Let $G$ be a group with a $S$ a finite subset of $G$ generating it, with $\{e\}\in S$ and $S=S^{-1}$, and let $\gamma_G^S$ be the growth function of $G$ respect to $S$, that is, $\gamma_G^S(l)$ is the number of elements of $G$ which can be expressed as a product of $\leq l$ elements of $S$. Call $J(l)=\gamma_G^S(l)-\gamma_G^S(l-1)$.
If $G$ is infinite, is it true that $J(l+1)\geq J(l)$ for $l\geq1$?
I came up with this question and it seems true, but I haven't found a way to prove it.

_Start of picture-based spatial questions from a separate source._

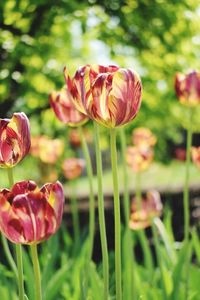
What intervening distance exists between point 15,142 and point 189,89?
3.29 ft

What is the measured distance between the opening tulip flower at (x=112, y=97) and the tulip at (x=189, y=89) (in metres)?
0.90

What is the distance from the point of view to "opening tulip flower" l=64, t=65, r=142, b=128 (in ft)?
4.44

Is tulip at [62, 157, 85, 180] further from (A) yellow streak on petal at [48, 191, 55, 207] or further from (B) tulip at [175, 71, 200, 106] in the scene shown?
(A) yellow streak on petal at [48, 191, 55, 207]

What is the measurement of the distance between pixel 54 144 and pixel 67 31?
0.72 m

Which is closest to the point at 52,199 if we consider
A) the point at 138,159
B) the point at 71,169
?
the point at 138,159

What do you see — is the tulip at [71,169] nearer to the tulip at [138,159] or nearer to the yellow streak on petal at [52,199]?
the tulip at [138,159]

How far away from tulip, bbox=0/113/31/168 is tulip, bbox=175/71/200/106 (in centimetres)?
97

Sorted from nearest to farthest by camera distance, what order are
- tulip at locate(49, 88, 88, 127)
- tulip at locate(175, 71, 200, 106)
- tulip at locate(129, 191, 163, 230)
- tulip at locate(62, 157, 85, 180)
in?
1. tulip at locate(49, 88, 88, 127)
2. tulip at locate(175, 71, 200, 106)
3. tulip at locate(129, 191, 163, 230)
4. tulip at locate(62, 157, 85, 180)

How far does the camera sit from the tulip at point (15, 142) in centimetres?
140

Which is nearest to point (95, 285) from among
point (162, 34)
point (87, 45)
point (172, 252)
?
point (172, 252)

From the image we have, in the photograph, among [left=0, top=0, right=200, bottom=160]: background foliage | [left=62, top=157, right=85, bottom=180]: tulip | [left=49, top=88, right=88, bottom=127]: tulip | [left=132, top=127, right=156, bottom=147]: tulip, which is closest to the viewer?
[left=49, top=88, right=88, bottom=127]: tulip

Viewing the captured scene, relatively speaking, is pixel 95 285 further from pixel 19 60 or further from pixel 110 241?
pixel 110 241

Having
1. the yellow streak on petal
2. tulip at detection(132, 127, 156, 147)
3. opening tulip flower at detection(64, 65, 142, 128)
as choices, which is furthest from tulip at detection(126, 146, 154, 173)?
the yellow streak on petal

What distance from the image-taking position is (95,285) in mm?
2078
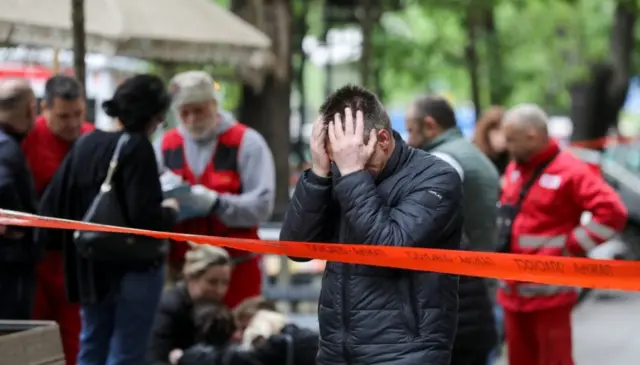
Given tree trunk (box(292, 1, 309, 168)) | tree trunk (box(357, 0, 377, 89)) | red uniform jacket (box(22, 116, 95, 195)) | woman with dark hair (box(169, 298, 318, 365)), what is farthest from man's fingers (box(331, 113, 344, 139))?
tree trunk (box(292, 1, 309, 168))

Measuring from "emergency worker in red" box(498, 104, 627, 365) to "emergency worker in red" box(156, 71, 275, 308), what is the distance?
151 centimetres

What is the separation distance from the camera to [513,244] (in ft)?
29.3

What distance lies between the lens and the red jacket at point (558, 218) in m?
8.76

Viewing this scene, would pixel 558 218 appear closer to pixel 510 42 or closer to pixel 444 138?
pixel 444 138

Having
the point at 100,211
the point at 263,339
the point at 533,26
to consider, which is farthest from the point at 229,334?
the point at 533,26

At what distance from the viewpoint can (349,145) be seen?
5441mm

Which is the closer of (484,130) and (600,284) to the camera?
(600,284)

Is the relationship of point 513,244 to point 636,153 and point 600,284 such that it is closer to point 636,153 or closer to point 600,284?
point 600,284

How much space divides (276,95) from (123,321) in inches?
428

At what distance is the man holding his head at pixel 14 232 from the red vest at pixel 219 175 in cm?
134

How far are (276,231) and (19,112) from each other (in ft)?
18.8

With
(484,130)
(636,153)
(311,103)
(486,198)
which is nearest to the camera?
(486,198)

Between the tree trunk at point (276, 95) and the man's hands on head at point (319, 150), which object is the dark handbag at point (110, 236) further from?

This is false: in the article
R. Grigorchuk and P. De La Harpe, On problems related to growth, entropy, and spectrum in group theory, Journal of Dynamical and Control Systems, Volume 3, Number 1, 51-89,
they provide the counterexample $$G=\langle s,t|s^3=t^3=(st)^3=1\rangle, S=\{e,s,t,s^{-1},t^{-1}\}$$ for which $46=J(11)<J(10)=48$ (the notations you are using are related to those of the article by $\gamma^S_G(l)=\beta(G,S;l)$ and $J(l)=\sigma(l)$). (It was a very interesting question, we have been discussing it with friends since yesterday and kinda agreed that looking at the Cayley graph of the group was the best approach, until one of them found this related question on Mathoverflow which guided us to the article and so to the counterexample).